* EXERCISE INPUTS

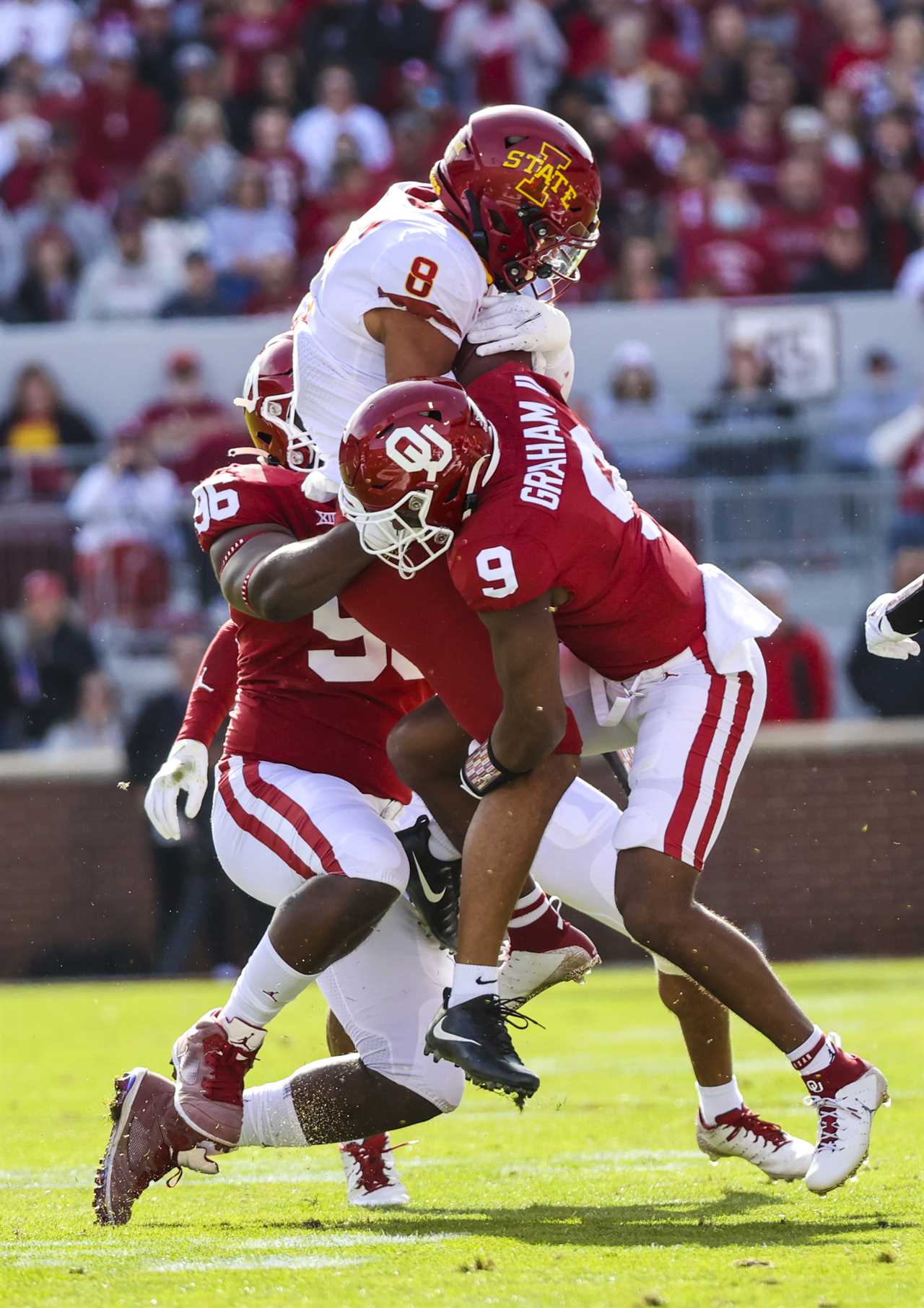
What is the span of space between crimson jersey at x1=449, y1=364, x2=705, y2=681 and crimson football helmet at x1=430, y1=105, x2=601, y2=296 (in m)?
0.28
--
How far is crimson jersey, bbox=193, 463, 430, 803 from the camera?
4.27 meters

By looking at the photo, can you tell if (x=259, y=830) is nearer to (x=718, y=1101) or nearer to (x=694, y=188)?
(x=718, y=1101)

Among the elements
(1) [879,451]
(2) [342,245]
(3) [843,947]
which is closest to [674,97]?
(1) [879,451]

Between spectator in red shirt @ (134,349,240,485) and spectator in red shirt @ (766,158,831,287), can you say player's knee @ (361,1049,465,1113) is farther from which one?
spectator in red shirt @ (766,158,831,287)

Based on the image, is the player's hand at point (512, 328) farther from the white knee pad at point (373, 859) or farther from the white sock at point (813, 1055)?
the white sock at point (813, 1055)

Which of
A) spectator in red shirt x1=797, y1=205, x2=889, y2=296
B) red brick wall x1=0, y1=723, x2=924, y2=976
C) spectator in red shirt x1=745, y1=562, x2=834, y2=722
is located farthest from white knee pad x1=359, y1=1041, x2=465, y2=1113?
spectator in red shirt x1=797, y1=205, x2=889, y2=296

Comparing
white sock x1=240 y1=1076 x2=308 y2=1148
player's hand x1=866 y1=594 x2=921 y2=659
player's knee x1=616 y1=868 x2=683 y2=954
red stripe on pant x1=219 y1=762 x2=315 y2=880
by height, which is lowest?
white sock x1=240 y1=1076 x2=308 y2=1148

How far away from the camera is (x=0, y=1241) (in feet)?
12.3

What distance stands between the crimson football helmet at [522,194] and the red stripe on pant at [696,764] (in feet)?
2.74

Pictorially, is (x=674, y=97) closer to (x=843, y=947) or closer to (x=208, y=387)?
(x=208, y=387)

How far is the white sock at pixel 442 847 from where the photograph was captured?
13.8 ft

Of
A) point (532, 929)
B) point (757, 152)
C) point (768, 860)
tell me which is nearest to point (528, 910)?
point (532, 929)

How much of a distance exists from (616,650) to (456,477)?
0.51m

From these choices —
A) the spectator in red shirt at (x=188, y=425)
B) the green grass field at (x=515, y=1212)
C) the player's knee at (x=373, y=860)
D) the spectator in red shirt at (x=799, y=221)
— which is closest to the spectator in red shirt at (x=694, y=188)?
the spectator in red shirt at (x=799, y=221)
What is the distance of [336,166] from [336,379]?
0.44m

* TASK INSTRUCTIONS
Pick out each line of the listing above that contains the string "pant", and copy those lines. Case counts.

* SOLUTION TO THIS TASK
red stripe on pant x1=219 y1=762 x2=315 y2=880
What distance stands between the crimson football helmet at [522,194] and the red stripe on pant at [696,764] (in feet)?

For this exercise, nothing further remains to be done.